KKR is shuffling up its leadership as control of the firm’s daily operations are handed over to two company veterans, while several other members of senior leadership are departing.
The New York-based asset manager said on Monday that Joe Bae and Scott Nuttall were named co-presidents and co-chief operating officers. Kravitz and Roberts will continue their roles as co-chairmen and co-chief executive officers.
Bae and Nuttall are taking the reins of the firm’s activities, with the men splitting up various strategies based on their previous duties.

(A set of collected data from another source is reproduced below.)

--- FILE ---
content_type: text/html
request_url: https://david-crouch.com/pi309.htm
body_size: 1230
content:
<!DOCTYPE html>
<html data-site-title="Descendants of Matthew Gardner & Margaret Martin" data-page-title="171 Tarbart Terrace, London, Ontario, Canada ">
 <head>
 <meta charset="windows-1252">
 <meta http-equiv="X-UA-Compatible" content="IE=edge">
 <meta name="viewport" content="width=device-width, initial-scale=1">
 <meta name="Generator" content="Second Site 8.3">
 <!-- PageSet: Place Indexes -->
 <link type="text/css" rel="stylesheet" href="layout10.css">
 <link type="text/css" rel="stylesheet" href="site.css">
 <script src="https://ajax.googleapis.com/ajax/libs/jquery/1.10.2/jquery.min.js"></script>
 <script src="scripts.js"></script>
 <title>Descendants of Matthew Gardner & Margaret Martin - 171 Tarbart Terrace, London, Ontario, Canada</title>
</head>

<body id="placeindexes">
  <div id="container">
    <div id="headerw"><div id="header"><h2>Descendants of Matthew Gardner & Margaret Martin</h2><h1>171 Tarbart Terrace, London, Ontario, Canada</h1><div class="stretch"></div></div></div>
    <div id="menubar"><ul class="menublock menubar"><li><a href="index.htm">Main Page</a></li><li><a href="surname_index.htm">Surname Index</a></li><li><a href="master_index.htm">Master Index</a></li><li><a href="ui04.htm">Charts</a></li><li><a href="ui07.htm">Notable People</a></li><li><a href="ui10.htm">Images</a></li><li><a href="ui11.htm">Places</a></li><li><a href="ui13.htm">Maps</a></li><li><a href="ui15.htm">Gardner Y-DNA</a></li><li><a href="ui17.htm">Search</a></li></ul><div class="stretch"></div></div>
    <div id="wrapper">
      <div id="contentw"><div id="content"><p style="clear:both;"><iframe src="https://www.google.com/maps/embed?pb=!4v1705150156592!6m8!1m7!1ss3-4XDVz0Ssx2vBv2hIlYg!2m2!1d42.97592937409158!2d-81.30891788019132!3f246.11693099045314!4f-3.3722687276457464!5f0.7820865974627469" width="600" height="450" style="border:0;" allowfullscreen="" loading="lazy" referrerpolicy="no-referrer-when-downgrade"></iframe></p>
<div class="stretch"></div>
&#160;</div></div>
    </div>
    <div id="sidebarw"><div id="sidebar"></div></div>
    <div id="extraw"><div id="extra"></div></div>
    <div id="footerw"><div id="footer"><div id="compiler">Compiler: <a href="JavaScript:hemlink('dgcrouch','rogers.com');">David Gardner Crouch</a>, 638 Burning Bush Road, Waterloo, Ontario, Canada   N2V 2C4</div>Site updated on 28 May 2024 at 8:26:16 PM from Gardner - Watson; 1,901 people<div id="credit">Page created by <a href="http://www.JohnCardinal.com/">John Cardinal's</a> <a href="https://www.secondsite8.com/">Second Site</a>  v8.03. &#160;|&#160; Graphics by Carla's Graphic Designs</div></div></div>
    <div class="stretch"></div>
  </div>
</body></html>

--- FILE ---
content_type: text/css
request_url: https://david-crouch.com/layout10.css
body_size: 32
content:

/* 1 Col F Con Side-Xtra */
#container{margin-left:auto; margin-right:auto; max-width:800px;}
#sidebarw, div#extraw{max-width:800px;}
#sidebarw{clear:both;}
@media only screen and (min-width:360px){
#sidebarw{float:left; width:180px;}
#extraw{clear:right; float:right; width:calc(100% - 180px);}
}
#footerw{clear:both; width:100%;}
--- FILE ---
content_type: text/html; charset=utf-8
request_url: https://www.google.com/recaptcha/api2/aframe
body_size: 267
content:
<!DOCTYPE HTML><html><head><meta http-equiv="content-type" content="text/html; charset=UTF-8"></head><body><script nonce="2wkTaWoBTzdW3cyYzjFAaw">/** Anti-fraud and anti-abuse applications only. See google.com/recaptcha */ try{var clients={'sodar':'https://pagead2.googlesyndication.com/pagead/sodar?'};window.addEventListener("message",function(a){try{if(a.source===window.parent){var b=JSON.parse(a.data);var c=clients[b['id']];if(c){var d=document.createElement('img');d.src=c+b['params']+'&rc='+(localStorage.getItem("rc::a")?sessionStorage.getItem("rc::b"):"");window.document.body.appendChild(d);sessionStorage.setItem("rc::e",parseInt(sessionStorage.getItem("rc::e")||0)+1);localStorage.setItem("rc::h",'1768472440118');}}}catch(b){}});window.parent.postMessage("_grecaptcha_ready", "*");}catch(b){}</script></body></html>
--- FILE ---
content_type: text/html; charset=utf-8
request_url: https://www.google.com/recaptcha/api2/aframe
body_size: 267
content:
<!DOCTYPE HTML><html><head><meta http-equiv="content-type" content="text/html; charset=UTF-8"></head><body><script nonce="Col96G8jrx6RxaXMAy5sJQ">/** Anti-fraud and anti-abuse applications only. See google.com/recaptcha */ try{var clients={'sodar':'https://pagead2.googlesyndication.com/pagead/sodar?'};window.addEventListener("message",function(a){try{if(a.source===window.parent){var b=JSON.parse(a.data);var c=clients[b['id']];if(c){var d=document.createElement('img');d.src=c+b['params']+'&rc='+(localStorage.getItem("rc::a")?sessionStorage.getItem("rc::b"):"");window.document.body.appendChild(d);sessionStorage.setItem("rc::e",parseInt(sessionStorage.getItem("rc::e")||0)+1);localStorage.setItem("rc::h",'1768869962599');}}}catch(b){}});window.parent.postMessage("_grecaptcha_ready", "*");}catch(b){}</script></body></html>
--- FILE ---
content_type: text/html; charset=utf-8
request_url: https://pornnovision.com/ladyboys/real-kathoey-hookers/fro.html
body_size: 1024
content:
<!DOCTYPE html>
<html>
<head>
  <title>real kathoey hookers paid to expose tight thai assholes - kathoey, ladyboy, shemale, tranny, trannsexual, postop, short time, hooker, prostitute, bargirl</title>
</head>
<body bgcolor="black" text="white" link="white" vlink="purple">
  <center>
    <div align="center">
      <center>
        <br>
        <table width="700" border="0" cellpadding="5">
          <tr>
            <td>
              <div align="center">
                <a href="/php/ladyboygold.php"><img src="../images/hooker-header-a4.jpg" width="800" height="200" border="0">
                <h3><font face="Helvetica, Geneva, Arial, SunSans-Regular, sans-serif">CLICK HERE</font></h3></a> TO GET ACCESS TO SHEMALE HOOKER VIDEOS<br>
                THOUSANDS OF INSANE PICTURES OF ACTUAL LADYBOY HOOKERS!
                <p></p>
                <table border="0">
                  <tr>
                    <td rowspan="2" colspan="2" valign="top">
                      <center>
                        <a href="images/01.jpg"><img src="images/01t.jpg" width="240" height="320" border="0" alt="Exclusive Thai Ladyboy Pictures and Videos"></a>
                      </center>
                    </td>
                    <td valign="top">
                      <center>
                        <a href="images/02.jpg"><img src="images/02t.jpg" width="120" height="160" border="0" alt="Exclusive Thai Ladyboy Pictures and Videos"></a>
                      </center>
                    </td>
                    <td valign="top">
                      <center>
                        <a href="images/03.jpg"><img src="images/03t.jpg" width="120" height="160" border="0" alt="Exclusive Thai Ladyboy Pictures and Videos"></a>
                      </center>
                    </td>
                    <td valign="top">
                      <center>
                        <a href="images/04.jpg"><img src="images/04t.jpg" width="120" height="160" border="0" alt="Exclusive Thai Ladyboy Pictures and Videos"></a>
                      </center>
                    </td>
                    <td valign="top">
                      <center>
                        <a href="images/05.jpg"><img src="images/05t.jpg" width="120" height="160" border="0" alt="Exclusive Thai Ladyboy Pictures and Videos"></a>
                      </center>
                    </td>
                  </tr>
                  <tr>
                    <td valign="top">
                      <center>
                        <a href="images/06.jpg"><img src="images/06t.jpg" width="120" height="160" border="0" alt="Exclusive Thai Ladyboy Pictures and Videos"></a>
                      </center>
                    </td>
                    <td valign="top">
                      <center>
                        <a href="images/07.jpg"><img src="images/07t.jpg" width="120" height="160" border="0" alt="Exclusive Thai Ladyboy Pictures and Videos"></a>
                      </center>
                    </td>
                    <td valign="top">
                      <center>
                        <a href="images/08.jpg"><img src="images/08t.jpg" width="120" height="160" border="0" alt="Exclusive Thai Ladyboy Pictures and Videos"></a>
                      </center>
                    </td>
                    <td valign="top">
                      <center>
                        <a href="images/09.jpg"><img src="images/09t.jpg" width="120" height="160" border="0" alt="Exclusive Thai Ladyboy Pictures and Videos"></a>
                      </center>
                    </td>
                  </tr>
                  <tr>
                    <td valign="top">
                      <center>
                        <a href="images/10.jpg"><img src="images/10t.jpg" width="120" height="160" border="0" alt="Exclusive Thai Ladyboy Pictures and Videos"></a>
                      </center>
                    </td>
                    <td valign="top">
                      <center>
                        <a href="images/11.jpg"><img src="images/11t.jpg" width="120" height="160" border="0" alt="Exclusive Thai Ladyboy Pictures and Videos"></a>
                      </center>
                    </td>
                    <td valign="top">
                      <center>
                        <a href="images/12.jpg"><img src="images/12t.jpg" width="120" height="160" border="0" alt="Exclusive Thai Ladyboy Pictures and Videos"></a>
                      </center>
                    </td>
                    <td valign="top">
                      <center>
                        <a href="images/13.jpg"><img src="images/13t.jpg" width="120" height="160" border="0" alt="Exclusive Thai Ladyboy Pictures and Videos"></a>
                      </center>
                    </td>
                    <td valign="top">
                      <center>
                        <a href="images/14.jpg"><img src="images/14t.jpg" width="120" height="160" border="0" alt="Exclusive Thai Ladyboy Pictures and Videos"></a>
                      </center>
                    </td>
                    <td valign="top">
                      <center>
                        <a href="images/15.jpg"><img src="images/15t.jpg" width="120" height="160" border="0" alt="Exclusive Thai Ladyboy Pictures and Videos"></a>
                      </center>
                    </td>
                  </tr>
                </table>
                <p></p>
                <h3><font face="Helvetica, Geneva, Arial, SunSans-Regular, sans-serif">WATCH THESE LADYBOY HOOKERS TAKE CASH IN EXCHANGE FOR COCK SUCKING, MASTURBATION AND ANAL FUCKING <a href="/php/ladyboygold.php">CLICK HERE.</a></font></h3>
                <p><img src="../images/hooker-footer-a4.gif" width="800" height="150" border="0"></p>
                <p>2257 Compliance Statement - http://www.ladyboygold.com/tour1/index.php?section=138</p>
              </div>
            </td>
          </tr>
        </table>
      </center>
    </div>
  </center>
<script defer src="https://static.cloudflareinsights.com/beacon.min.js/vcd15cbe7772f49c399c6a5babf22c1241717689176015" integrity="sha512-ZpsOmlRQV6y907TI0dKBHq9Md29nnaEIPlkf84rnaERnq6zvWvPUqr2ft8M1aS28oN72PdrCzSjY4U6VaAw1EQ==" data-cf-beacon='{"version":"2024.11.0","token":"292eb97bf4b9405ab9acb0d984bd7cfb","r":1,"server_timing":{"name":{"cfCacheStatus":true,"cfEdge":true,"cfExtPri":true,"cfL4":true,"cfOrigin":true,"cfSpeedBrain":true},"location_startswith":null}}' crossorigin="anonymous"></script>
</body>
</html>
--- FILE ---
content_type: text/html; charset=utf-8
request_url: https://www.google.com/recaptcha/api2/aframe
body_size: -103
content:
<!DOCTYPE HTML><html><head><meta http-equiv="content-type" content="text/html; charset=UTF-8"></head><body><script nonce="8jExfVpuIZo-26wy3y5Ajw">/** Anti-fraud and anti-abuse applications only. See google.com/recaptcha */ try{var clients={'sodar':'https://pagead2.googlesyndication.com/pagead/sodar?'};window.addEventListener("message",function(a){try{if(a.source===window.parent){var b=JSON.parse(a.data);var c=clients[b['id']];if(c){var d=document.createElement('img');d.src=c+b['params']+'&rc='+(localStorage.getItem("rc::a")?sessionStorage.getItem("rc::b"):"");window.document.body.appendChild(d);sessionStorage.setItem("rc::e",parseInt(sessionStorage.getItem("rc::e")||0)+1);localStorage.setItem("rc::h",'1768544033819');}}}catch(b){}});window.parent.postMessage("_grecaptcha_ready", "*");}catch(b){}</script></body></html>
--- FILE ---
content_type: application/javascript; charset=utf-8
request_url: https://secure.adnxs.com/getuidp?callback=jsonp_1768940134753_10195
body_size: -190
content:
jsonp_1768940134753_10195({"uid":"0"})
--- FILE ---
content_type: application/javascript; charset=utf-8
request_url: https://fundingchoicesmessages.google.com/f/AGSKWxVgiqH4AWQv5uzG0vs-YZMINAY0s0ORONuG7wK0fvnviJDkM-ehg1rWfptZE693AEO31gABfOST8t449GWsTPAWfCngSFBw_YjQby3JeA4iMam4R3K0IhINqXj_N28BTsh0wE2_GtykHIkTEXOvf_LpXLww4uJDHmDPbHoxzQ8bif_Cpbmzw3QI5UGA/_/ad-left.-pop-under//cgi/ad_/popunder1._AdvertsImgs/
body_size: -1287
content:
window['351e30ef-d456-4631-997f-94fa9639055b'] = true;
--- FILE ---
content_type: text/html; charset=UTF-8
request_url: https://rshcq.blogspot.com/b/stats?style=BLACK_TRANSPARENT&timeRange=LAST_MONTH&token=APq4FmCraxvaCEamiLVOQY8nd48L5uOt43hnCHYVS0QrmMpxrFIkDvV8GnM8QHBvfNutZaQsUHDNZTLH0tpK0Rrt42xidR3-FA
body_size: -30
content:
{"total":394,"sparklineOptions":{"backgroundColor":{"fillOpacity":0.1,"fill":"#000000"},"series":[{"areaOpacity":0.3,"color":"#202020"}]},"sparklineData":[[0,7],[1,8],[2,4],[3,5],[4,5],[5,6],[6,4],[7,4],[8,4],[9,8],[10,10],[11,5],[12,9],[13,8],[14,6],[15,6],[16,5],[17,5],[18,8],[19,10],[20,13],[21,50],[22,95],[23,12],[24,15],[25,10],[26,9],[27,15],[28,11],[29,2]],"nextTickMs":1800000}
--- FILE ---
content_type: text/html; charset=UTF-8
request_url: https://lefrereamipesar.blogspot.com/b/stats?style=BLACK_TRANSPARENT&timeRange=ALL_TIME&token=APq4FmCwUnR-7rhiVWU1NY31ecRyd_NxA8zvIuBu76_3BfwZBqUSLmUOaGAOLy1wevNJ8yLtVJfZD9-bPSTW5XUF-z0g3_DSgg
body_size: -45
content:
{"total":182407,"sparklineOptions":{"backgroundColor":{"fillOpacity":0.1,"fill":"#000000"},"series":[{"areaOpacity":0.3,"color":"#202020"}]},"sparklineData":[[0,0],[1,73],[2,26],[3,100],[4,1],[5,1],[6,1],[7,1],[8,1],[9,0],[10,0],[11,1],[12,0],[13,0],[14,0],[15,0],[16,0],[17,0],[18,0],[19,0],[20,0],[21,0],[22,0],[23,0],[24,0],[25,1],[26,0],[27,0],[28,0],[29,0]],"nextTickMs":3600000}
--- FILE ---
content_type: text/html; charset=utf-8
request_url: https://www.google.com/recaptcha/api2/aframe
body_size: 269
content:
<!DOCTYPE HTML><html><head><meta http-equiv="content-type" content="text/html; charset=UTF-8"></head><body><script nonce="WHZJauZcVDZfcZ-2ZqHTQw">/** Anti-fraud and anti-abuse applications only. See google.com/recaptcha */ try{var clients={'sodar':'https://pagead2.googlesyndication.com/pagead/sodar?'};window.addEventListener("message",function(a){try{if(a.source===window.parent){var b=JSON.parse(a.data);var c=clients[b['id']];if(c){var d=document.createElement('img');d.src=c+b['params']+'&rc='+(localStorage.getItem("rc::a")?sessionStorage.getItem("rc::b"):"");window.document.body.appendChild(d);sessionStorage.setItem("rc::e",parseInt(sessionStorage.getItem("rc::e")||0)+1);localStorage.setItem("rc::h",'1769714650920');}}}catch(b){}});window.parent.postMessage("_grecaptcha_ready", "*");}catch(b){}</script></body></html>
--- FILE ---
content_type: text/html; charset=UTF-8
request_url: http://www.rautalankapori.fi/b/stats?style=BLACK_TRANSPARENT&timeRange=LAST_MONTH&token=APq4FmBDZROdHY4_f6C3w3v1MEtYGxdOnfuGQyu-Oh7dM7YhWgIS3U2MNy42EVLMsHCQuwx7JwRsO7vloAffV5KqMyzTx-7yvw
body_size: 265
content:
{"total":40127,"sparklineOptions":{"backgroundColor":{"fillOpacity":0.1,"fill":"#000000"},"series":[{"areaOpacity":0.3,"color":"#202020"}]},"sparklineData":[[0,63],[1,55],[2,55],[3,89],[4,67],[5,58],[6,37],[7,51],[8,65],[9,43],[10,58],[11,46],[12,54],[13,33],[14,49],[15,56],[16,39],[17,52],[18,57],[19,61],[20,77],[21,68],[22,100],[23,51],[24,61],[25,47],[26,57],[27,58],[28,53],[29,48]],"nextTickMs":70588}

Bae will focus on private equity along with the firm’s real asset strategies, which comprise energy, infrastructure and private equity real estate. Most recently, he oversaw the energy and infrastructure platforms.
Nuttall will focus on both private and real estate debt as well as capital markets, capital raising, hedge funds and corporate development. Previously, Nuttall oversaw the global capital and asset management groups, which included credit and hedge funds.
“Today’s announcement is about the future and ensuring we have the right team and leadership structure to serve our clients and partners for decades to come,” Kravis and Roberts said in a statement.
In addition, chief administrative officer Todd Fischer will leave for a career outside of investing and Americas private equity head Alex Navab will retire. KKR just finished raising its $13.9 billion for KKR Americas Fund XII, surpassing the firm’s $12 billion target, according to PEI data. The vehicle, Navab told PEI, will have a focus on add-on acquisitions.
Bae will also become chairman on the Americas Investment Committee, a post which Navab also held, a spokeswoman said in an email.
Private Equity International, a Private Debt Investor sister publication, identified Scott Nuttall as a potential future leader of the firm in its June 2010 issue. “Scott Nuttall is probably the best horse they have right now… protecting the brand and the integrity of the firm,” an LP source told PEI at the time.
Nuttall’s reputation is one that jibes with Roberts’ philosophy. In a July 2011 profile of Roberts, a source inside the firm told PEI one of the catchphrases the KKR co-founder uses most with colleagues is, “People do business with people they like and trust.”
Roberts said at the time succession planning was something he thought about often.
“That’s part of being a CEO and doing the right things: you’ve got to think about who’s going to replace you and how it’s going to be. And we need to put people in positions, which we have, where they’re actually running businesses in KKR,” he explained.
Earlier this year, KKR had another significant leadership change on the credit side when Erik Falk, formerly global head of private credit, departed after nine years with the firm, as PDI exclusively reported. At the same time, Matthieu Boulanger, formerly of HPS Investments, is joining KKR as a private credit portfolio manager.
KKR is currently raising its third senior debt fund, KKR Lending Partners III, which set a $2 billion target and lists a 1.5 percent management fee on invested capital and a 15 percent incentive fee. Investors include the Minnesota State Board of Investments, which made a $200 million commitment.
On the real estate side, KKR Real Estate Americas II held an interim close on $510 million, putting the firm a quarter of its way to the vehicle’s $2 billion.
Additionally, the firm took public KKR Real Estate Finance, a real estate debt platform, raising $210 million in April.